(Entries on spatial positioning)
%%

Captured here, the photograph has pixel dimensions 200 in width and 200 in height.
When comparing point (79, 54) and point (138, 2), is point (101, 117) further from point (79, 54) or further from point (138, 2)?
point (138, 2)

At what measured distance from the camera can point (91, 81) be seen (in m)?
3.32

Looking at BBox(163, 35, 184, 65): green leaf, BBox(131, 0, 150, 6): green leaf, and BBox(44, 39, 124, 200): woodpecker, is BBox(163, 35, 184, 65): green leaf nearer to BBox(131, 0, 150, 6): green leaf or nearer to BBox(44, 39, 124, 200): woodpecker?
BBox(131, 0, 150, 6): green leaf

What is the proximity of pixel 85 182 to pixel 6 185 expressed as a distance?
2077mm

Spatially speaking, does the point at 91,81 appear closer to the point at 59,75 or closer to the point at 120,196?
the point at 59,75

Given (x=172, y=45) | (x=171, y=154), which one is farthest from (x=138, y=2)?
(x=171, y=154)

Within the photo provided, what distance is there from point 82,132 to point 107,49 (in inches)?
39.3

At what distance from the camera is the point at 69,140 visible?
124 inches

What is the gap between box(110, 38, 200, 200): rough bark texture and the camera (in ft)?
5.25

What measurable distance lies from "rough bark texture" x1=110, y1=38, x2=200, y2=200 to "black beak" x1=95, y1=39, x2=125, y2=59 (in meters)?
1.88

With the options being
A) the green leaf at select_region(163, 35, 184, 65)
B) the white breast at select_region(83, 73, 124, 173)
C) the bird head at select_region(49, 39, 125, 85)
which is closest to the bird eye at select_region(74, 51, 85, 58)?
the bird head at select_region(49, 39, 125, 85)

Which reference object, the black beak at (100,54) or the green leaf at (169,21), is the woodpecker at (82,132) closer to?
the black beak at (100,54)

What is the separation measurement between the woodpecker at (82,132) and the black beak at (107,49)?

%%

* _The problem_
Output the data above exactly, please, line for line.

* _Solution to this task_
Captured here, the photograph has pixel dimensions 200 in width and 200 in height.
When comparing point (79, 54) and point (138, 2), is point (101, 117) further from point (79, 54) or further from point (138, 2)?
point (138, 2)

At what measured distance from the camera can point (91, 81) be seen (in m)?
3.32

Looking at BBox(163, 35, 184, 65): green leaf, BBox(131, 0, 150, 6): green leaf, and BBox(44, 39, 124, 200): woodpecker, is BBox(163, 35, 184, 65): green leaf nearer to BBox(131, 0, 150, 6): green leaf or nearer to BBox(44, 39, 124, 200): woodpecker?
BBox(131, 0, 150, 6): green leaf

What is the proximity of pixel 85 182 to pixel 6 185 expressed as a distance?
2077mm

Spatially speaking, does the point at 91,81 appear closer to the point at 59,75 or closer to the point at 120,196?
the point at 59,75

Given (x=172, y=45) | (x=171, y=154), which one is farthest from (x=138, y=2)?
(x=171, y=154)

Within the photo provided, what distance is there from point 82,132 to point 107,49 (in inches)?
39.3

At what distance from the camera is the point at 69,140 visible?
124 inches

What is the gap between box(110, 38, 200, 200): rough bark texture and the camera (in ft)?
5.25

What measurable distance lies from "rough bark texture" x1=110, y1=38, x2=200, y2=200 to "black beak" x1=95, y1=39, x2=125, y2=59 (in meters)?
1.88

With the options being
A) the green leaf at select_region(163, 35, 184, 65)
B) the white breast at select_region(83, 73, 124, 173)
C) the bird head at select_region(49, 39, 125, 85)
which is closest to the bird eye at select_region(74, 51, 85, 58)?
the bird head at select_region(49, 39, 125, 85)

Which reference object, the black beak at (100,54) or the green leaf at (169,21), is the woodpecker at (82,132) closer to?
the black beak at (100,54)

What is the separation measurement between the woodpecker at (82,132) and the black beak at (107,49)?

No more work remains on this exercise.